01/06/23
Производитель камер видеонаблюдения Ring согласился заплатить $5,8 млн. в качестве компенсации потребителям и прекратить получать прибыль от незаконного доступа к видео клиентов. Об этом сообщила Федеральная торговая комиссия США (FTC) в своем заявлении.
По данным FTC, хакеры взломали около 55 000 аккаунтов Ring, принадлежащих американским клиентам, и в некоторых случаях поддерживали доступ к связанным устройствам более месяца. В ходе взлома хакеры использовали доступ к камерам для шпионажа и преследованием ничего не подозревающих жертв. FTC предъявила жалобу Ring после того, как журналисты Motherboard провели несколько расследований о волне хакерских атак на аккаунты Ring и их камеры по всей стране в декабре 2019 года, поясняет Securitylab.
«Поскольку Ring не приняла этих мер, атаки успешно продолжались. Например, 12 декабря 2019 года известные СМИ начали публиковать отчеты о взломанных устройствах Ring, где хакеры использовали доступ к камерам для того, чтобы угрожать и дразнить детей и семьи», - говорится в жалобе FTC.

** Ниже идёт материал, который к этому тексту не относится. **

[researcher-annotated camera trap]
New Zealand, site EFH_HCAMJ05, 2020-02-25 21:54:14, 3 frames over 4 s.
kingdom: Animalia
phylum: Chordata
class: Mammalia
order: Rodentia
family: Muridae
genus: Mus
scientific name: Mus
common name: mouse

Во время компрометации 55 000 учетных записей хакеры во многих случаях пошли еще дальше. Согласно жалобе, по крайней мере для 910 учетных записей в США, связанных примерно с 1250 устройствами Ring, хакеры также получили доступ к сохраненному видео, прямой трансляции или просмотру профиля клиента.
В своем расследовании Motherboard указала на следующие нарушения компании:
- Ring позволяет людям входить в систему с неизвестных IP-адресов даже при одновременном подключении из нескольких стран по всему миру;
- компания не дает пользователям возможность увидеть, сколько пользователей в настоящее время вошли в учетную запись;
- Ring не сверяет хэши паролей пользователей с уже известными скомпрометированными учетными данными;
- Ring не внедрил проверку по СМС при входе через неизвестный логин;
- Компания предоставила беспрепятственный доступ через анонимную сеть Tor;
- Ring не применяла защиту от перебора паролей аккаунта, что позволяет злоумышленнику проводить брутфорс-атаки и атаки Credential stuffing.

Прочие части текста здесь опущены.